日立に電灯がついたころ
日立にはじめて電気がついたのは、明治37、8年のころですね。当時の赤沢鉱山で発電所をつくって、自家用に使ったようです。
祖父から聞いた話ですが、鉱山で電気がついたから見においでくださいと招かれて、祖父がいったそうです。電灯が明るいのに感心したり、ごちそうになったりして、鉱山に泊めてもらったそうですが、いざ床にはいって眠ろうとしたが、電灯が明るすぎて、どうしても寝つかれない。そこで鉱山の人に頼んだそうですよ。「すまないが、電灯の芯を細くしてくれませんか、明るすぎるんで」と。
当時、村で新聞を購読していた2、3人のうちのひとりで、村では物知りといわれた祖父ですら、そういって鉱山の人に笑われたそうですよ。
一般家庭に電灯がつくようになったのは、大正3年だったと思います。はじめて電灯がついた日のことは、よくおぼえています。その日は昼間、電気工事の人が各戸を点検して回りました。みな、薄暗くなるのを待っていました。こどもたちはもう興奮して、夕方が待ちきれないほどでした。電気がつくと、こどもたちは喜んで、わあ電気がついた、電気がついたと飛び回っていました。

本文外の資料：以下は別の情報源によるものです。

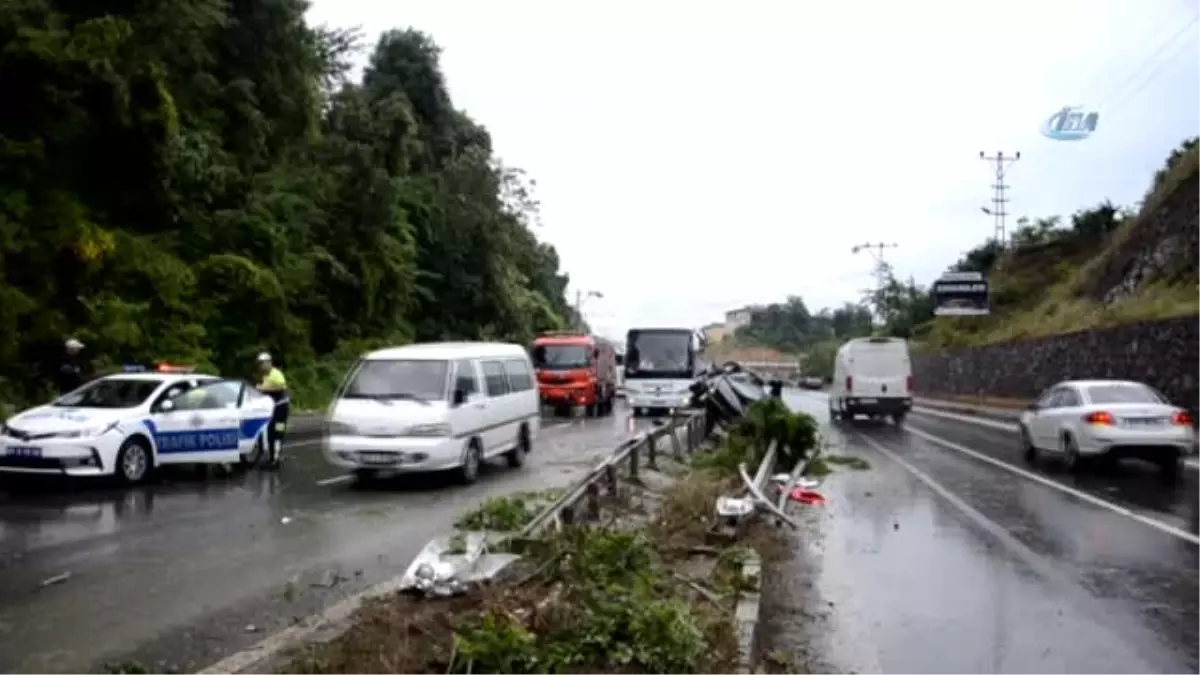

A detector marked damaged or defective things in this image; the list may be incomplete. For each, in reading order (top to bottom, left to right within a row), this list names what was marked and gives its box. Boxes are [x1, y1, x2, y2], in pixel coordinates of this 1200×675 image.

broken metal barrier [398, 406, 708, 596]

どこの家でも電灯は1灯だけ、それも5燭か10燭しかつけませんでしたね。ですから、石油ランプも併用して使っていました。電灯がついてからも、しばらくはランプ掃除をさせられました。ランプ掃除は、どこの家でも、こどもの日課でしたからね。
電柱はふつう、どこでも道路に建てたんですが、宮田の本町通りだけは、各戸の屋敷内に建てさせたものです。道路に電柱があると、お祭りのとき風流物をひくのに、じゃまになりましたから。
外灯も、町内になんか所か、電気会社の負担でついたんですが、それまでは夕方になると、石油罐とじょうごを持って、脚立をかついだ人が回ってきて、店の軒先につるしてある軒灯に灯を入れて歩いたものでした。